Cruise has a way of turning fans against his inflammatory statements and questionable lifestyle, but slowly has been improving his personal image. However, for two plus hours, none of that matters. We came to be entertained by “Mission: Impossible” and it was Mission: Accomplished. The fifth movie of the series references each of the prior flicks, but requires no prior knowledge, generates no loss of steam and has no end in sight.

Christopher McQuarrie (“Jack Reacher”) is the fifth director of this series, joining Brian De Palma, John Woo, J.J. Abrams and Brad Bird. He never tries to make this more than what it is. Funnyman Simon Pegg as sidekick Benji Dunn offers just enough humor without being silly, to keep the “serious” tone of this intentionally absurd storyline.

Meanwhile, Swedish actress Rebecca Ferguson, as British double-agent Ilsa Faust, might be the most impressive femme fatale of the series. Jeremy Renner as William Brandt and Ving Rhames as Luther Stickell rejoin the IMF (Impossible Missions Force), while Alec Baldwin is typecast as the jerky boss man Alan Hunley of the CIA.

In each episode, Ethan receives his impossible mission instructions on the latest technical gadget, but here it’s on vinyl at 33-1/3 RPM. He must now take on the Syndicate, a highly skilled international rogue organization of former agents. Led by the evil Solomon Lane (Sean Harris), they are committed to taking out Ethan and the entire IMF. For those who remember the 60’s TV show, the Syndicate was the usual enemy.

For those of us from the old school, the formula is simple: provide a reasonable excuse for charismatic stars to race through international locales and fight despicable villains. Add espionage, deception, plot twists and some humor and we’re pretty satisfied. As with any good recipe, it’s how it’s assembled and the secret sauce that make it special.

The IMF is a small group against the world with a seemingly impossible mission; thus the title. McQuarrie, who also wrote the screenplay, accepts his mission to make us believe there is just enough of a chance, provided the strategy goes as planned.
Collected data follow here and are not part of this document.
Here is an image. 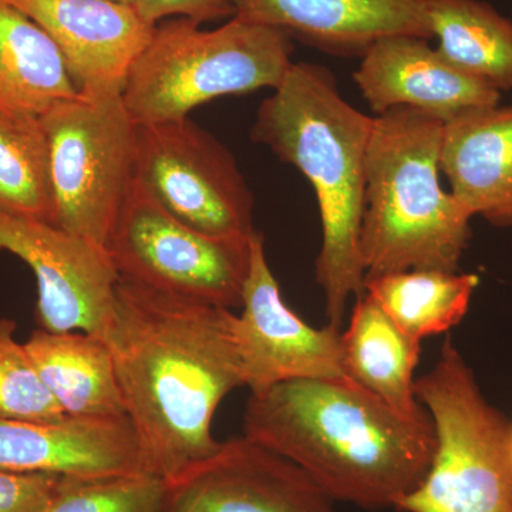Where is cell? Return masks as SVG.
Returning a JSON list of instances; mask_svg holds the SVG:
<instances>
[{"label":"cell","instance_id":"6da1fadb","mask_svg":"<svg viewBox=\"0 0 512 512\" xmlns=\"http://www.w3.org/2000/svg\"><path fill=\"white\" fill-rule=\"evenodd\" d=\"M234 318L231 309L119 279L104 342L147 473L173 480L220 448L214 414L245 386Z\"/></svg>","mask_w":512,"mask_h":512},{"label":"cell","instance_id":"7a4b0ae2","mask_svg":"<svg viewBox=\"0 0 512 512\" xmlns=\"http://www.w3.org/2000/svg\"><path fill=\"white\" fill-rule=\"evenodd\" d=\"M244 436L292 461L333 501L370 511L396 510L436 450L431 419L397 413L348 376L251 393Z\"/></svg>","mask_w":512,"mask_h":512},{"label":"cell","instance_id":"3957f363","mask_svg":"<svg viewBox=\"0 0 512 512\" xmlns=\"http://www.w3.org/2000/svg\"><path fill=\"white\" fill-rule=\"evenodd\" d=\"M373 120L342 96L329 69L301 62L262 101L251 130L255 143L301 171L315 191L322 225L316 282L328 325L339 330L349 299L365 292L360 229Z\"/></svg>","mask_w":512,"mask_h":512},{"label":"cell","instance_id":"277c9868","mask_svg":"<svg viewBox=\"0 0 512 512\" xmlns=\"http://www.w3.org/2000/svg\"><path fill=\"white\" fill-rule=\"evenodd\" d=\"M444 123L412 109L375 116L360 256L366 278L460 271L473 215L440 184Z\"/></svg>","mask_w":512,"mask_h":512},{"label":"cell","instance_id":"5b68a950","mask_svg":"<svg viewBox=\"0 0 512 512\" xmlns=\"http://www.w3.org/2000/svg\"><path fill=\"white\" fill-rule=\"evenodd\" d=\"M282 30L232 18L214 30L163 20L131 66L121 100L136 126L185 119L222 96L276 89L292 67Z\"/></svg>","mask_w":512,"mask_h":512},{"label":"cell","instance_id":"8992f818","mask_svg":"<svg viewBox=\"0 0 512 512\" xmlns=\"http://www.w3.org/2000/svg\"><path fill=\"white\" fill-rule=\"evenodd\" d=\"M436 450L400 512H512V423L485 399L450 336L436 365L416 379Z\"/></svg>","mask_w":512,"mask_h":512},{"label":"cell","instance_id":"52a82bcc","mask_svg":"<svg viewBox=\"0 0 512 512\" xmlns=\"http://www.w3.org/2000/svg\"><path fill=\"white\" fill-rule=\"evenodd\" d=\"M49 144L55 227L106 249L136 180L137 126L119 93H84L40 119Z\"/></svg>","mask_w":512,"mask_h":512},{"label":"cell","instance_id":"ba28073f","mask_svg":"<svg viewBox=\"0 0 512 512\" xmlns=\"http://www.w3.org/2000/svg\"><path fill=\"white\" fill-rule=\"evenodd\" d=\"M249 241H227L195 231L168 214L134 180L106 251L124 281L232 311L241 308Z\"/></svg>","mask_w":512,"mask_h":512},{"label":"cell","instance_id":"9c48e42d","mask_svg":"<svg viewBox=\"0 0 512 512\" xmlns=\"http://www.w3.org/2000/svg\"><path fill=\"white\" fill-rule=\"evenodd\" d=\"M136 180L195 231L227 241L254 235V197L237 160L190 117L137 126Z\"/></svg>","mask_w":512,"mask_h":512},{"label":"cell","instance_id":"30bf717a","mask_svg":"<svg viewBox=\"0 0 512 512\" xmlns=\"http://www.w3.org/2000/svg\"><path fill=\"white\" fill-rule=\"evenodd\" d=\"M0 249L35 274L40 329L106 338L120 279L106 249L47 222L10 217H0Z\"/></svg>","mask_w":512,"mask_h":512},{"label":"cell","instance_id":"8fae6325","mask_svg":"<svg viewBox=\"0 0 512 512\" xmlns=\"http://www.w3.org/2000/svg\"><path fill=\"white\" fill-rule=\"evenodd\" d=\"M249 248L242 313L232 326L245 386L259 393L291 380L345 377L342 330L303 322L282 299L262 234L254 232Z\"/></svg>","mask_w":512,"mask_h":512},{"label":"cell","instance_id":"7c38bea8","mask_svg":"<svg viewBox=\"0 0 512 512\" xmlns=\"http://www.w3.org/2000/svg\"><path fill=\"white\" fill-rule=\"evenodd\" d=\"M158 512H339L301 468L248 437L167 481Z\"/></svg>","mask_w":512,"mask_h":512},{"label":"cell","instance_id":"4fadbf2b","mask_svg":"<svg viewBox=\"0 0 512 512\" xmlns=\"http://www.w3.org/2000/svg\"><path fill=\"white\" fill-rule=\"evenodd\" d=\"M25 13L60 50L84 93L123 92L156 26L113 0H3Z\"/></svg>","mask_w":512,"mask_h":512},{"label":"cell","instance_id":"5bb4252c","mask_svg":"<svg viewBox=\"0 0 512 512\" xmlns=\"http://www.w3.org/2000/svg\"><path fill=\"white\" fill-rule=\"evenodd\" d=\"M429 42L384 37L360 57L353 79L375 116L403 107L447 124L500 104L498 90L451 66Z\"/></svg>","mask_w":512,"mask_h":512},{"label":"cell","instance_id":"9a60e30c","mask_svg":"<svg viewBox=\"0 0 512 512\" xmlns=\"http://www.w3.org/2000/svg\"><path fill=\"white\" fill-rule=\"evenodd\" d=\"M0 470L67 477L144 471L136 430L128 416L0 419Z\"/></svg>","mask_w":512,"mask_h":512},{"label":"cell","instance_id":"2e32d148","mask_svg":"<svg viewBox=\"0 0 512 512\" xmlns=\"http://www.w3.org/2000/svg\"><path fill=\"white\" fill-rule=\"evenodd\" d=\"M234 18L340 57H362L384 37L433 39L426 0H239Z\"/></svg>","mask_w":512,"mask_h":512},{"label":"cell","instance_id":"e0dca14e","mask_svg":"<svg viewBox=\"0 0 512 512\" xmlns=\"http://www.w3.org/2000/svg\"><path fill=\"white\" fill-rule=\"evenodd\" d=\"M441 171L473 217L512 228V106L471 111L444 124Z\"/></svg>","mask_w":512,"mask_h":512},{"label":"cell","instance_id":"ac0fdd59","mask_svg":"<svg viewBox=\"0 0 512 512\" xmlns=\"http://www.w3.org/2000/svg\"><path fill=\"white\" fill-rule=\"evenodd\" d=\"M25 346L40 379L66 416H127L113 353L104 340L84 332L39 329Z\"/></svg>","mask_w":512,"mask_h":512},{"label":"cell","instance_id":"d6986e66","mask_svg":"<svg viewBox=\"0 0 512 512\" xmlns=\"http://www.w3.org/2000/svg\"><path fill=\"white\" fill-rule=\"evenodd\" d=\"M346 376L409 419L429 420L416 396L414 372L421 340L403 332L379 303L363 292L342 333Z\"/></svg>","mask_w":512,"mask_h":512},{"label":"cell","instance_id":"ffe728a7","mask_svg":"<svg viewBox=\"0 0 512 512\" xmlns=\"http://www.w3.org/2000/svg\"><path fill=\"white\" fill-rule=\"evenodd\" d=\"M79 94L66 60L45 30L0 0V119H42Z\"/></svg>","mask_w":512,"mask_h":512},{"label":"cell","instance_id":"44dd1931","mask_svg":"<svg viewBox=\"0 0 512 512\" xmlns=\"http://www.w3.org/2000/svg\"><path fill=\"white\" fill-rule=\"evenodd\" d=\"M431 36L451 66L498 92L512 90V20L485 0H426Z\"/></svg>","mask_w":512,"mask_h":512},{"label":"cell","instance_id":"7402d4cb","mask_svg":"<svg viewBox=\"0 0 512 512\" xmlns=\"http://www.w3.org/2000/svg\"><path fill=\"white\" fill-rule=\"evenodd\" d=\"M480 278L476 274L406 271L365 279V292L414 339L447 332L463 320Z\"/></svg>","mask_w":512,"mask_h":512},{"label":"cell","instance_id":"603a6c76","mask_svg":"<svg viewBox=\"0 0 512 512\" xmlns=\"http://www.w3.org/2000/svg\"><path fill=\"white\" fill-rule=\"evenodd\" d=\"M0 217L55 225L49 144L40 119H0Z\"/></svg>","mask_w":512,"mask_h":512},{"label":"cell","instance_id":"cb8c5ba5","mask_svg":"<svg viewBox=\"0 0 512 512\" xmlns=\"http://www.w3.org/2000/svg\"><path fill=\"white\" fill-rule=\"evenodd\" d=\"M167 481L147 471L116 476H60L46 512H158Z\"/></svg>","mask_w":512,"mask_h":512},{"label":"cell","instance_id":"d4e9b609","mask_svg":"<svg viewBox=\"0 0 512 512\" xmlns=\"http://www.w3.org/2000/svg\"><path fill=\"white\" fill-rule=\"evenodd\" d=\"M15 320L0 319V419L57 420L66 416L40 379Z\"/></svg>","mask_w":512,"mask_h":512},{"label":"cell","instance_id":"484cf974","mask_svg":"<svg viewBox=\"0 0 512 512\" xmlns=\"http://www.w3.org/2000/svg\"><path fill=\"white\" fill-rule=\"evenodd\" d=\"M59 477L0 470V512H46Z\"/></svg>","mask_w":512,"mask_h":512},{"label":"cell","instance_id":"4316f807","mask_svg":"<svg viewBox=\"0 0 512 512\" xmlns=\"http://www.w3.org/2000/svg\"><path fill=\"white\" fill-rule=\"evenodd\" d=\"M239 0H136L134 6L151 25L168 18L190 19L197 25L234 18Z\"/></svg>","mask_w":512,"mask_h":512},{"label":"cell","instance_id":"83f0119b","mask_svg":"<svg viewBox=\"0 0 512 512\" xmlns=\"http://www.w3.org/2000/svg\"><path fill=\"white\" fill-rule=\"evenodd\" d=\"M113 2L126 3V5H133L136 3V0H113Z\"/></svg>","mask_w":512,"mask_h":512},{"label":"cell","instance_id":"f1b7e54d","mask_svg":"<svg viewBox=\"0 0 512 512\" xmlns=\"http://www.w3.org/2000/svg\"><path fill=\"white\" fill-rule=\"evenodd\" d=\"M511 447H512V434H511Z\"/></svg>","mask_w":512,"mask_h":512}]
</instances>
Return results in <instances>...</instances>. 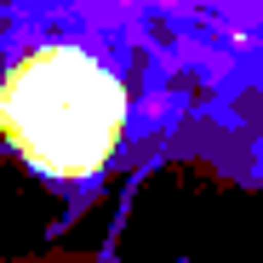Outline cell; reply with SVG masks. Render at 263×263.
I'll return each instance as SVG.
<instances>
[{
	"mask_svg": "<svg viewBox=\"0 0 263 263\" xmlns=\"http://www.w3.org/2000/svg\"><path fill=\"white\" fill-rule=\"evenodd\" d=\"M132 69L109 17L80 0L17 12L0 40V138L58 189H86L132 138Z\"/></svg>",
	"mask_w": 263,
	"mask_h": 263,
	"instance_id": "6da1fadb",
	"label": "cell"
},
{
	"mask_svg": "<svg viewBox=\"0 0 263 263\" xmlns=\"http://www.w3.org/2000/svg\"><path fill=\"white\" fill-rule=\"evenodd\" d=\"M46 263H80V257H46Z\"/></svg>",
	"mask_w": 263,
	"mask_h": 263,
	"instance_id": "7a4b0ae2",
	"label": "cell"
}]
</instances>
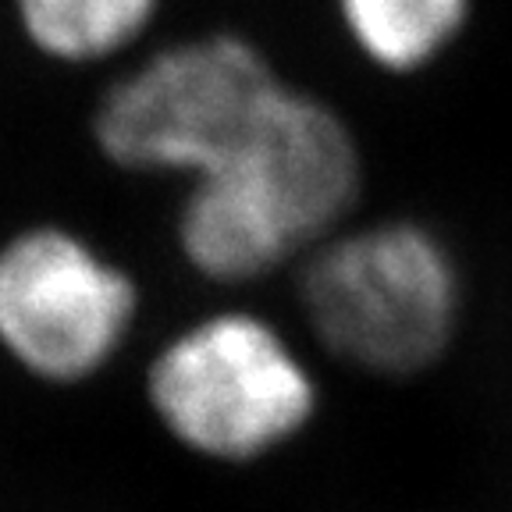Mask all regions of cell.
Here are the masks:
<instances>
[{
    "label": "cell",
    "mask_w": 512,
    "mask_h": 512,
    "mask_svg": "<svg viewBox=\"0 0 512 512\" xmlns=\"http://www.w3.org/2000/svg\"><path fill=\"white\" fill-rule=\"evenodd\" d=\"M363 171L345 114L285 79L217 168L178 185L171 210L178 264L214 288H246L296 267L352 221Z\"/></svg>",
    "instance_id": "cell-1"
},
{
    "label": "cell",
    "mask_w": 512,
    "mask_h": 512,
    "mask_svg": "<svg viewBox=\"0 0 512 512\" xmlns=\"http://www.w3.org/2000/svg\"><path fill=\"white\" fill-rule=\"evenodd\" d=\"M139 399L153 431L182 456L246 470L313 431L324 384L278 320L221 303L178 320L146 349Z\"/></svg>",
    "instance_id": "cell-2"
},
{
    "label": "cell",
    "mask_w": 512,
    "mask_h": 512,
    "mask_svg": "<svg viewBox=\"0 0 512 512\" xmlns=\"http://www.w3.org/2000/svg\"><path fill=\"white\" fill-rule=\"evenodd\" d=\"M463 271L431 224H345L296 264V303L331 360L370 377L438 367L463 324Z\"/></svg>",
    "instance_id": "cell-3"
},
{
    "label": "cell",
    "mask_w": 512,
    "mask_h": 512,
    "mask_svg": "<svg viewBox=\"0 0 512 512\" xmlns=\"http://www.w3.org/2000/svg\"><path fill=\"white\" fill-rule=\"evenodd\" d=\"M146 285L89 228L32 217L0 235V363L47 392L104 381L136 349Z\"/></svg>",
    "instance_id": "cell-4"
},
{
    "label": "cell",
    "mask_w": 512,
    "mask_h": 512,
    "mask_svg": "<svg viewBox=\"0 0 512 512\" xmlns=\"http://www.w3.org/2000/svg\"><path fill=\"white\" fill-rule=\"evenodd\" d=\"M274 61L242 32H203L125 64L89 107V143L128 178H175L217 168L274 93Z\"/></svg>",
    "instance_id": "cell-5"
},
{
    "label": "cell",
    "mask_w": 512,
    "mask_h": 512,
    "mask_svg": "<svg viewBox=\"0 0 512 512\" xmlns=\"http://www.w3.org/2000/svg\"><path fill=\"white\" fill-rule=\"evenodd\" d=\"M164 0H11L22 43L57 68L114 64L146 40Z\"/></svg>",
    "instance_id": "cell-6"
},
{
    "label": "cell",
    "mask_w": 512,
    "mask_h": 512,
    "mask_svg": "<svg viewBox=\"0 0 512 512\" xmlns=\"http://www.w3.org/2000/svg\"><path fill=\"white\" fill-rule=\"evenodd\" d=\"M352 50L384 75H420L470 25L473 0H335Z\"/></svg>",
    "instance_id": "cell-7"
}]
</instances>
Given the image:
Of course, it never does, which adds to the intensity and thrill of the “hunt” (pun intended).

The action sequences in the air, car, motorcycle and on foot are creative and stunning. The sound effects are sensational, and Lalo Schifrin’s familiar musical theme resonates through each scene. In a rare instance of Hollywood restraint, the body count is minimal, mostly bloodless and still delivers the desired effect of each confrontation.

Finally, the storyline is complex but not confusing and plot twists are somewhat predictable, but still offer enough surprises to amuse and entertain.

“Mission Impossible: Rogue Nation” is 131 minutes and rated PG-13 for sequences of action, violence and partial nudity. It may be difficult for some to believe, but there is an audience that doesn’t know the alias of each X-Men and which super-power they have. This movie is old-school action with new-tech thrills and solid popcorn entertainment.

Tom Cruise is a true super-star and could even compete in any obstacle course TV show. We don’t approve much of his personal life, but do give cinematic credit where credit is due. With all the buzz he generates off screen, you might say the mission to draw an audience to his movie is impossible; but it’s one we choose to accept time and again.